Combining integral transform and a generalized probabilistic approach of uncertainties to quantify model-parameter and model uncertainties in computational structural dynamics: The stochastic GITT method

Abstract

The current work combines the generalized probabilistic approach of uncertainties recently developed by Soize (2010)—with the generalized integral transform technique in order to take into account two types of uncertainties: (i) model-parameter uncertainties and (ii) model uncertainties induced by modelling errors. The generalized integral transform technique (or GITT) is a powerful meshless hybrid analytical-numerical approach based on eigenfunction expansions to solve systems of partial differential equations and has been progressively advanced during the last three decades.
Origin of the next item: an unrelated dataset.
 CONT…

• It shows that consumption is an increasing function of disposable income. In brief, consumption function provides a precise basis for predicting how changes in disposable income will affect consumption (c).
The current work advances the state-of-the-art of the GITT approach by rigorously taking into account both model-parameter uncertainties and model uncertainties to improve the predictive accuracy of computational models developed in the context of computational structural dynamics. The developed stochastic GITT method is flexible enough to handle parametric and non-parametric probabilistic methods to quantify both types of uncertainties. It is applied to the governing equations derived with the extended Hamilton’s variational principle for predicting the in-plane and out-of-plane bending vibrations of a slender flexible structure connected to a rotating rigid shaft, resembling many complex engineered structures. Stochastic dynamic analyses in both time- and frequency-domains under both types of uncertainties are firstly carried out. Finally, stochastic model updating is carried out with the maximum likelihood and Bayesian statistical methods in order to construct both the optimum prior stochastic models of uncertainties and the posterior stochastic model of model-parameter uncertainties, using the first natural frequencies as observed data.